Count the lines in the entries below that contain the string "right". Give only the number.

======== Record excerpts ========

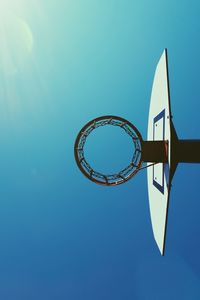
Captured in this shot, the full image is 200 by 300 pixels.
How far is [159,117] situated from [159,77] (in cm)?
130

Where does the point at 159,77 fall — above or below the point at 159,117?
above

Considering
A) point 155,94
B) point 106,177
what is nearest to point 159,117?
point 155,94

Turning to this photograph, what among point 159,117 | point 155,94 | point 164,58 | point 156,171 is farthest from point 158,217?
point 164,58

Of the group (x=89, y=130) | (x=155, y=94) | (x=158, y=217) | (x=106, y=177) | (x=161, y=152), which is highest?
(x=155, y=94)

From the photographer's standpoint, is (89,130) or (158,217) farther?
(89,130)

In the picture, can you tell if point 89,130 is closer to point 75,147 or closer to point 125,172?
point 75,147

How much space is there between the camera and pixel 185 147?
869 centimetres

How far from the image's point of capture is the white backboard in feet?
25.4

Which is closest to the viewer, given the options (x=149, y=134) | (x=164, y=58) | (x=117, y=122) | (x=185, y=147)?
(x=164, y=58)

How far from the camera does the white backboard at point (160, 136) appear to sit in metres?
7.74

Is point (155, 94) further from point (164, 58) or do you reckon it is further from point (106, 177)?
point (106, 177)

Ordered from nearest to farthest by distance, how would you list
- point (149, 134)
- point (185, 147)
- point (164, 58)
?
1. point (164, 58)
2. point (185, 147)
3. point (149, 134)

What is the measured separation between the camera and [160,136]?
9180 mm

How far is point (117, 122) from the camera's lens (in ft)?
31.0
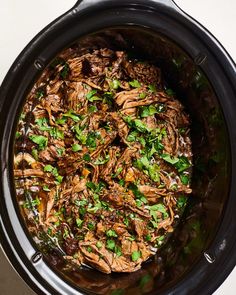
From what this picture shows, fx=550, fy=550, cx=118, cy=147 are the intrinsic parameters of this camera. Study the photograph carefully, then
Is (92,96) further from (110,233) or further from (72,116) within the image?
(110,233)

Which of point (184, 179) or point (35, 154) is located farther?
point (184, 179)

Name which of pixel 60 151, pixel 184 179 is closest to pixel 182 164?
pixel 184 179

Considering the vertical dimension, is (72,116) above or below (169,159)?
above

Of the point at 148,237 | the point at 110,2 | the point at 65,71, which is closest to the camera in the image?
the point at 110,2

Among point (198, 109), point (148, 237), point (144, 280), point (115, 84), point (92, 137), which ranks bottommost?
point (144, 280)

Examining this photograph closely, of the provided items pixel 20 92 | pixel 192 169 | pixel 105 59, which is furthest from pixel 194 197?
pixel 20 92

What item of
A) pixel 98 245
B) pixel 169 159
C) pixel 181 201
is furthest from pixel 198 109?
pixel 98 245

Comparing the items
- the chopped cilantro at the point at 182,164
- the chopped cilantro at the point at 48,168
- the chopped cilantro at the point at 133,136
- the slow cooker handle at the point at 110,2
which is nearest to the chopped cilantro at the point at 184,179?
the chopped cilantro at the point at 182,164

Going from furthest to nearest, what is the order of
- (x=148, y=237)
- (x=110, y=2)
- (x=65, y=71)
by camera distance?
(x=148, y=237) → (x=65, y=71) → (x=110, y=2)

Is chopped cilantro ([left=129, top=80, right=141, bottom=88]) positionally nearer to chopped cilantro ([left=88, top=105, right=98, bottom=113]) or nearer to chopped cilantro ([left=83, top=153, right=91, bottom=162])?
chopped cilantro ([left=88, top=105, right=98, bottom=113])
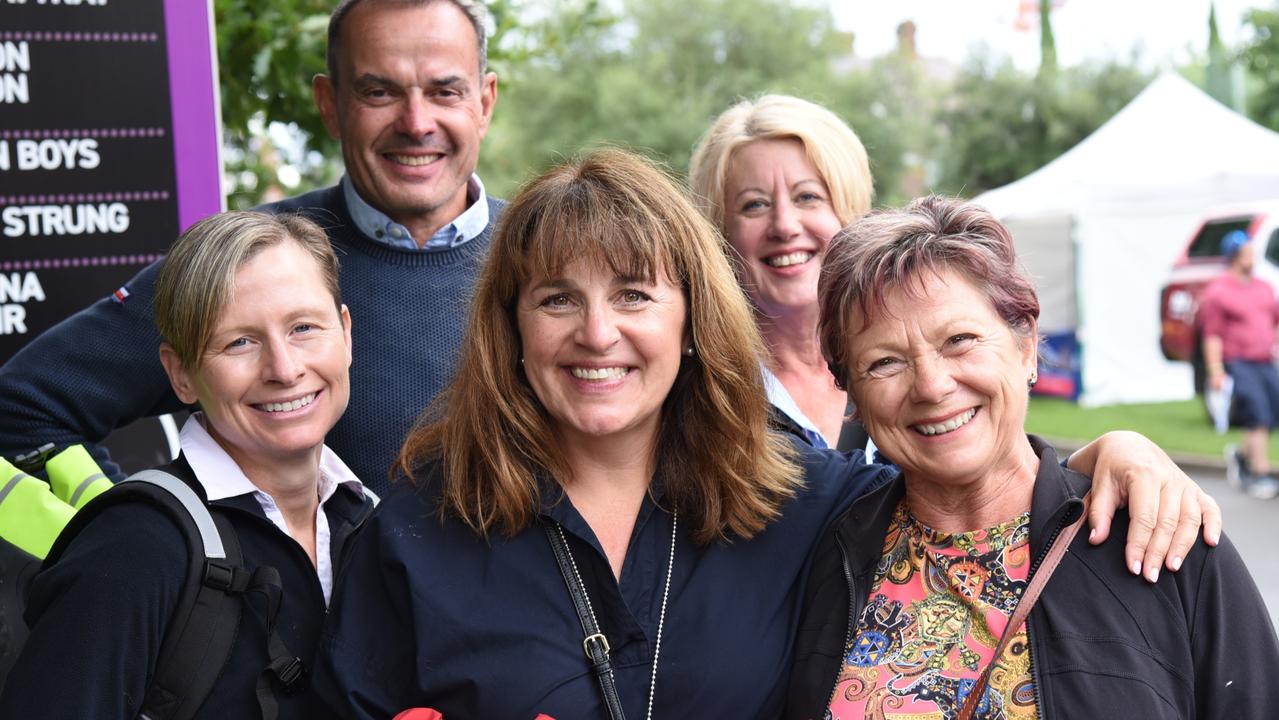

========

In response
2